# [Page text]
──────────

The goal now is to get from $A$ to $R$. We will rely on elimination again, but first we will need to extend elimination for this purpose. To do so, we now allow the following operations:
The two differences from elimination we had before are that we are now able to modify rows above as well and that we are able to scale rows. The goal is to get to a matrix $R$ in which each nonzero row begins with a 1, so being to scale is necessary. These two generalizations also happen to be what allows us to compute $A^{-1}$. This is not a coincidence.
Let $A = \begin{bmatrix} 2 & 6 & 22 & 32 \\ 2 & 7 & 25 & 36 \end{bmatrix}$. To perform elimination, we first want to get rid of the entry underneath $1$ in the first column. We can do this by subtracting 1 of the first row from it. This gives us the matrix $\begin{bmatrix} 2 & 6 & 22 & 32 \\ 0 & 1 & 3 & 4 \end{bmatrix}$. Now, since we have a $1$ in the second column of the second row, we now want to clear out the entry above, so we remove 6 of the second row from the first and we arrive at $R = \begin{bmatrix} 2 & 0 & 22 & 32 \\ 0 & 1 & 3 & 4 \end{bmatrix}$. Finally, we require that the first non-zero of every row is a 1, so we need to scale the first row by $\frac 1 2$. This gives us the matrix $\begin{bmatrix} 1 & 0 & 2 & 4 \\ 0 & 1 & 3 & 4 \end{bmatrix}$.
In NumPy, this proceeds pretty straightforwardly.
>>> A = np.array([[2, 6, 22, 32], [2, 7, 25, 36]])
>>> A[1] = A[1] - A[0]
>>> A
array([[ 2, 6, 22, 32],
[ 0, 1, 3, 4]])
>>> A[0] = A[0] - 6 * A[1]
>>> A
array([[2, 0, 4, 8],
[0, 1, 3, 4]])
>>> A[0] = 1/2 * A[0]
>>> A
array([[1, 0, 2, 4],
[0, 1, 3, 4]])

──────────

# [Material]
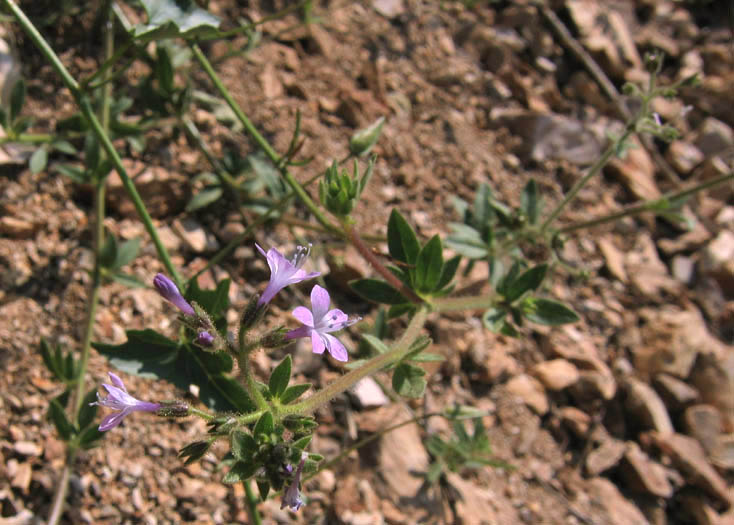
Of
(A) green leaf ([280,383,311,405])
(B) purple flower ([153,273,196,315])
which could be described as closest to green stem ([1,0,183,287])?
(B) purple flower ([153,273,196,315])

──────────

# [Set task 1]
Swap "closest" for "nearest" in the records and give their lines again, all else unchanged and the pictures left out.
# [Set task 2]
Carry on the text about reducing a matrix to $R$ with elimination from the point where it stops.
The records are unrelated to the text.

# [Task output 1]
Of
(A) green leaf ([280,383,311,405])
(B) purple flower ([153,273,196,315])
which could be described as nearest to green stem ([1,0,183,287])?
(B) purple flower ([153,273,196,315])

# [Task output 2]
Notice that applying these operations gives us $I$ at the start of $R$. This means that we had inadvertently computed the inverse of the first half of the matrix! To see this, we consider the three matrices for the operations in the elimination process that got us there and multiply them: \[\overbrace{\begin{bmatrix} \frac 1 2 & 0 \\ 0 & 1 \end{bmatrix}}^{\text{scale row 1 by $\frac 1 2$}} \underbrace{\begin{bmatrix} 1 & -6 \\ 0 & 1 \end{bmatrix}}_{\text{subtract 6 of row 2 from row 1}} \overbrace{\begin{bmatrix} 1 & 0 \\ -1 & 1 \end{bmatrix}}^{\text{subtract row 1 from row 2}} = \begin{bmatrix} \frac 7 2 & -3 \\ -1 & 1 \end{bmatrix}.\] One can check that the inverse of this matrix is indeed $\begin{bmatrix} 2 & 6 \\ 2 & 7 \end{bmatrix}$ by thinking back to inverses of elimination matrices. In this way, we get a very nice relationship between the parts of $R$ and $A$.
>>> A = np.array([[2, 6, 22, 32], [2, 7, 25, 36]])
>>> E0 = np.eye(2)
>>> E0[1,0] = -1
>>> E0
array([[ 1., 0.],
[-1., 1.]])
>>> E1 = np.eye(2)
>>> E1[0,1] = -6
>>> E1
array([[ 1., -6.],
[ 0., 1.]])
>>> E2 = np.diag([1/2, 1])
>>> E2
array([[0.5, 0. ],
[0. , 1. ]])
>>> E2 @ E1 @ E0
array([[ 3.5, -3. ],
[-1. , 1. ]])
>>> E2 @ E1 @ E0 @ A
array([[1., 0., 2., 4.],
[0., 1., 3., 4.]])
>>> np.linalg.inv(E2 @ E1 @ E0)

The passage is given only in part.